Karl Marx afirmava que a alienação é o processo pelo qual os atos de uma pessoa são governados por outros e se transformam numa força estranha colocada em posição superior e contrária a quem produziu. Já Rahvok, o poeta, alertava: "Seja livre da alienação, tenha opinião própria ou siga o homenzinho invisível com sua desigualdade, regras e te proibindo de ser feliz".

O certo, porém, é que independentemente do modelo político, foi-se uma época em que era "moda" afirmar-se que a participação política tinha papel importante na luta contra a alienação, pois o que observamos hoje no panorama político mundial e, especialmente no nacional, é a corrupção - e a alienação - tomando conta das mentes daqueles que foram eleitos para nos representar, aos quais depositamos votos de confiança em um futuro melhor para todos.

Na verdade, esquecemos que esses "representantes" são tão ou mais alienados que o restante da população.
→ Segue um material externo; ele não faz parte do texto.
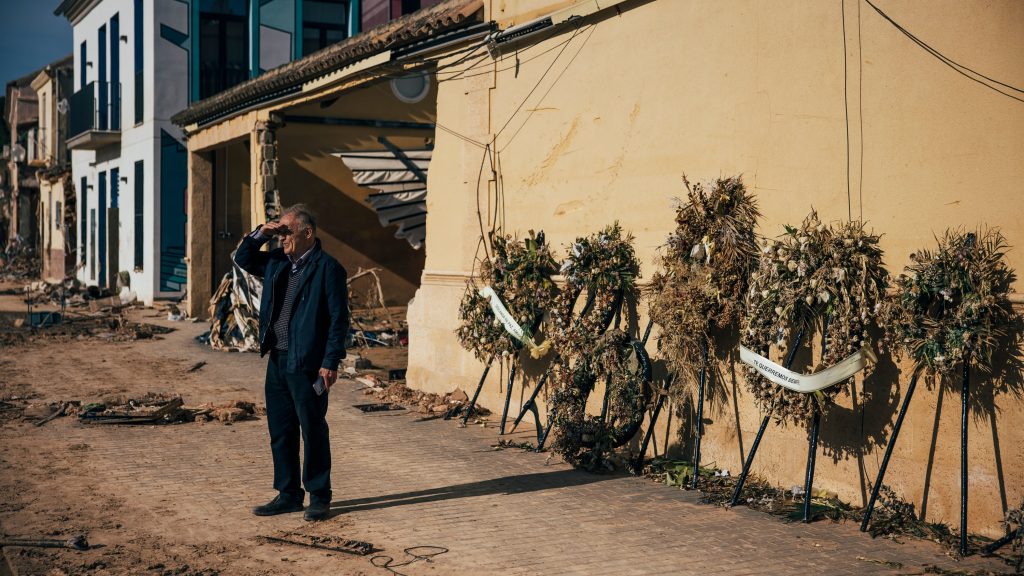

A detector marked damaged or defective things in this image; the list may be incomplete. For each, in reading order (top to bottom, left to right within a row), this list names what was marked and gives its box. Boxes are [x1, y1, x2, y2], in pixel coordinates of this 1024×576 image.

bent metal roof sheet [171, 0, 483, 127]
damaged roof edge [171, 0, 483, 129]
Alienados no sentido da responsabilidade e da grandeza de suas representações políticas na esfera do bem comum.

Na maioria orgulhosos, vaidosos, ambiciosos e gananciosos, deixam-se envolver pelas mafias de colarinho branco que organizam-se conforme interesses escusos. "Querem ser doutores da lei, e não entendendo nem o que dizem, nem o que afirmam" (Paulo).
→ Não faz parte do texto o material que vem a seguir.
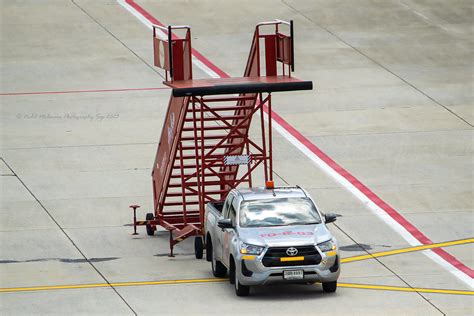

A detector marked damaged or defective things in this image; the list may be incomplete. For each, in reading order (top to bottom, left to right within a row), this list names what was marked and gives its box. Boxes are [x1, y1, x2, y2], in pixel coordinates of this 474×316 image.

No livro "Vinha de Luz", por intermédio da psicografia de Chico Xavier, Emmanuel lança um olhar iluminado sobre as sombras da alienação humana: "Muitos espíritos nobres são cultivadores da árvore da verdade, do bem e da luz; entretanto, em toda parte movimentam-se também os semeadores da ignorância, da calúnia, dos espinhos da maledicência. Através deles opera-se a perturbação e o estacionamento. Abusam do verbo, mas pagam a leviandade a dobrado preço, porquanto, embora desejem ser doutores da lei e por mais intentem confundir-lhes os parágrafos e ainda que dilatem a própria insensatez por muito tempo, mais se aproximam do resultado de suas ações, no círculo das quais, essa mesma lei lhes impõe as realidades da vida eterna, através da desilusão, do sofrimento e da morte".
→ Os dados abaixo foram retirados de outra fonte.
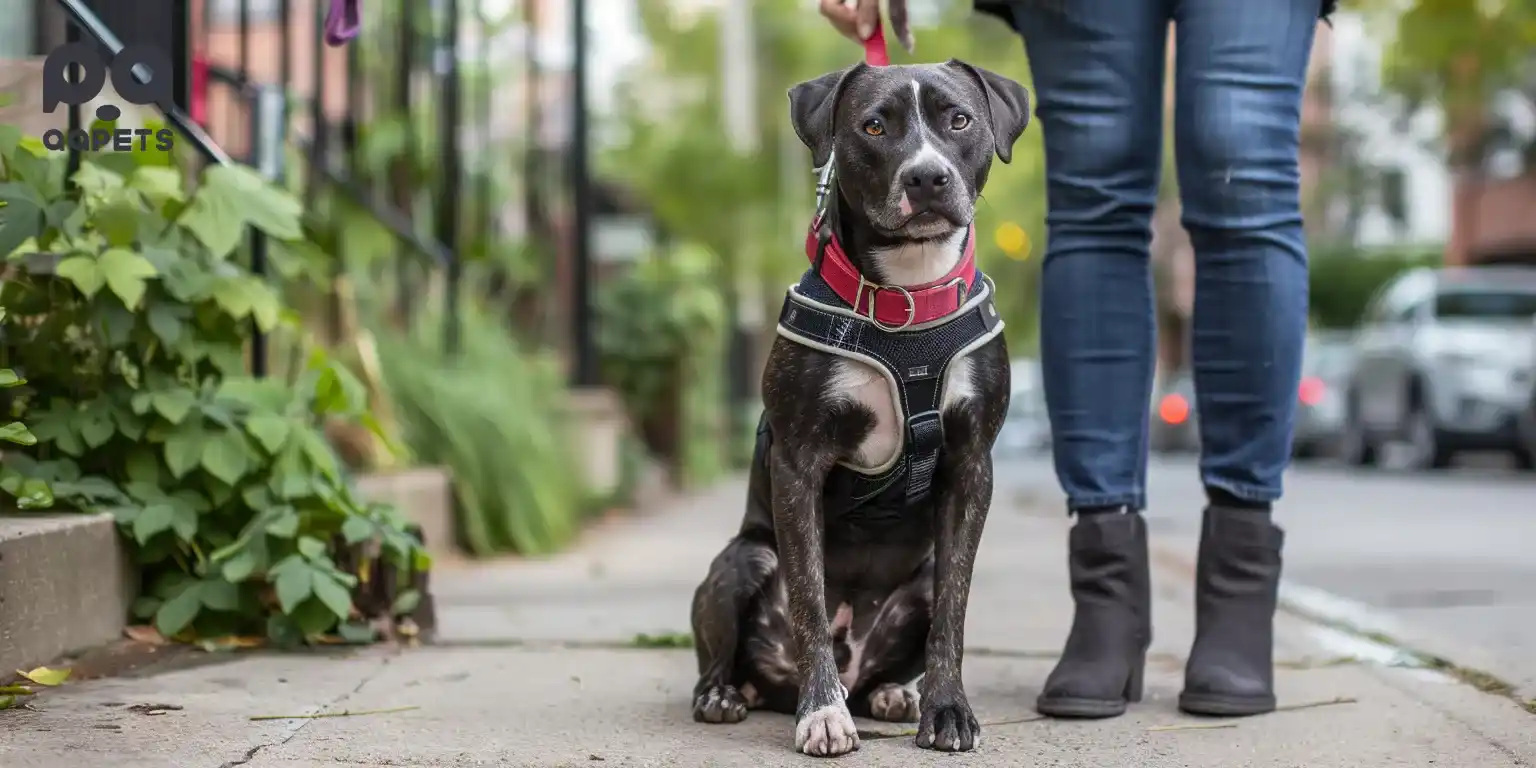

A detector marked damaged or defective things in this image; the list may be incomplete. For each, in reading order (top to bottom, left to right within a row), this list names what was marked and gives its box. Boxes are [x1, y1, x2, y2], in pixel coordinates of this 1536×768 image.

crack in sidewalk [216, 654, 396, 768]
A política humana, que surgiu como uma fonte de inspiração e lucidez para a realização de obras edificantes, deixa-se contaminar pela alienada política de interesses mesquinhos. Contaminação que interfere diretamente na vida dos cidadãos, subtraindo-lhes qualidade de vida e privando crianças, adultos e idosos de uma existência mais saudável e feliz.

Novamente Emmanuel, através da psicografia de Chico, registra em uma frase a alienação do momento político que vivenciamos: "Se praticas a exploração individual, disfarçadamente, mobilizando o próximo a serviço de teus interesses passageiros, ser-te-ão atribuidos admiráveis dotes de inteligência e habilidade; todavia, se te dispões ao serviço geral para benefício de todos, por amor a Jesus, considerar-te-ão idiota e servil".

Estamos próximo do fim do atual paradígma político? Digamos, que pela influência decisiva do próprio homem, os modelos vigentes encontram-se esgotados, ultrapassados e carecem de profundas mudanças...

No blog anaudosinsensatos.blogspot.com/2009, espaço para reflexão sobre temas sociais e políticos, encontramos uma contribuição de Núcia Magalhães que vale à pena registrar: "Precisa-se de loucos, que em seus surtos de loucura tenham habilidades suficientes para agir como treinadores de um mundo melhor. Que olhem a ética, o respeito às pessoas e a responsabilidade social não apenas como princípios organizacionais, mas como verdadeiros compromissos com o universo. Precisa-se de loucos pelo desconhecido que caminhem na contra mão da história, ouvindo menos o que os gurus têm a dizer sobre a mobilidade de capitais, tecnologia ou eficiência gerencial e ouvindo mais seus próprios corações. Precisa-se, simplesmente, de loucos de amor, de amor que transcende toda a hierarquia, que quebra paradígmas; amor que cada ser humano dele despertar e desenvolver dentro de si e por a serviço da vida própria e alheia; amor cheio de energia, amor do diálogo e da compreensão, amor partilhado e divino, do jeito que Deus gosta. As organizações precisam urgentemente de loucos, capazes de implantar novos modelos de gestão, essencialmente focados no ser, sem receios de serem chamados de insanos, que saibam que a felicidade consiste em realizar as grandes verdades e não somente ouvi-las".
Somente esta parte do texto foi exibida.